The crowd is a mixture of foreigners and Thais who have all come together to enjoy the most lively party on the island. Being in such a serene location, the energy is sedated and refined thanks to the clean air, the stars twinkling in the sky, and the refreshing breeze emanating from the sea.

It’s a trendy club, and the clientele is certainly up for the occasion. The music has a varied focus, with everything from funky house and breaks to electro and tech-house getting some airtime. If you’re after the usual hip hop and pop songs that many clubs in Thailand play, you’ve come to the wrong place. Ibark prides itself on quality, clubbing music. The chillout lounge upstairs is where you’ll hear jazz, ambient, and bossa nova beats. The upstairs area is huge and is perfect if it all gets a bit too much downstairs. DJs who have graced the turntables at Ibark so far include Bangkok local favorites Joeki, K.I.T.T.I. and DJ Oui. A number of international DJs have also guested at the club, and there will be many more once the rains cease and Koh Lanta comes back to life.

A night out at Ibark isn’t a quiet night. These people know how to have fun. Wild dancing over both floors of the club, fire dancers spinning poi, and live musicians and percussionists make this place into what it is. Its preliminary opening months have seen it finding its feet, but after the success of the first parties it can only go from strength to strength, and already it’s being talked about as the new “in” place to be in the south of Thailand.

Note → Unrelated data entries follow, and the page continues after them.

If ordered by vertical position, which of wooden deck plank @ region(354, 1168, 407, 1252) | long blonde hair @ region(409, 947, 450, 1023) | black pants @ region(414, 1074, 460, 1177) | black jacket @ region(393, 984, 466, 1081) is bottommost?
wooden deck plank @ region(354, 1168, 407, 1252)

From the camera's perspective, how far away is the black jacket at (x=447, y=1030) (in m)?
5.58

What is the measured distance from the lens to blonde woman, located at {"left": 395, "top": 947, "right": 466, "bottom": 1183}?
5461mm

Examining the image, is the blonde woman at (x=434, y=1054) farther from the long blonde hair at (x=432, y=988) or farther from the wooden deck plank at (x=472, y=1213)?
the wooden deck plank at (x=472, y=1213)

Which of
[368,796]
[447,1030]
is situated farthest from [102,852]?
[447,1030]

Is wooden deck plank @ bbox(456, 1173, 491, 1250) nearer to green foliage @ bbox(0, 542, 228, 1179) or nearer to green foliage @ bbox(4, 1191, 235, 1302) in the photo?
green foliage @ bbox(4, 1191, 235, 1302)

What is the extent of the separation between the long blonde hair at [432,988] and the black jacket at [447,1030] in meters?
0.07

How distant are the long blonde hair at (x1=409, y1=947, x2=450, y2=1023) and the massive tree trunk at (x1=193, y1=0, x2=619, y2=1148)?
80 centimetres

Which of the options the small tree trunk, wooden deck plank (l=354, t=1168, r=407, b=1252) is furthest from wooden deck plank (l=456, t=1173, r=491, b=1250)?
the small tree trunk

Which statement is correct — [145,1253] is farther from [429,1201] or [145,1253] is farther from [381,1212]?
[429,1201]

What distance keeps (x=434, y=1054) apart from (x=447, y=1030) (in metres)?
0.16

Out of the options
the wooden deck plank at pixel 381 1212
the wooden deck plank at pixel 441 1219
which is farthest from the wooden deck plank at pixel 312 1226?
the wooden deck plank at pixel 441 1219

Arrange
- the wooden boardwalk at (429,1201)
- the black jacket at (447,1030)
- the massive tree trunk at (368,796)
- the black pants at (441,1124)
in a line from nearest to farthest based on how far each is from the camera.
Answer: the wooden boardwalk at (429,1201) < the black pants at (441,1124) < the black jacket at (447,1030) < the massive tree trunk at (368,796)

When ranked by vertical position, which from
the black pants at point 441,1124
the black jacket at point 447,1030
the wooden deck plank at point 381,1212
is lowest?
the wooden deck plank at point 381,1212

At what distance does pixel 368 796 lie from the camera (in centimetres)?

Ibark is just a short walk from the Sri Lanta Resort in Koh Lanta Yai (Klong Nin Beach); around half-an-hour’s drive into the island from the main town of Saladan. The party goes strong until 3 a.m. at which point people begin to disband, although the music can go on a lot later depending on what the crowd is like. The parties at Ibark will take place on Tuesdays, Thursdays, and Saturdays with a 200 baht cover charge (although this is subject to change come November). Check www.ibarkkrabi.com for more info.

It’s great to see the best elements of an island party merged with the vibrancy of clubbing in the big city with a fantastic crowd of people and some top-notch tunes. Being outside, the party takes place under the stars and the moonlight, making it romantic and charming.

Ibark is one of the best places on Lanta to catch the sun setting, then kick back with a few drinks, and wait for the party to begin. Set on this idyllic Thai island, with inexpensive cocktails and a quality venue, Ibark is the perfect place to dance the night away.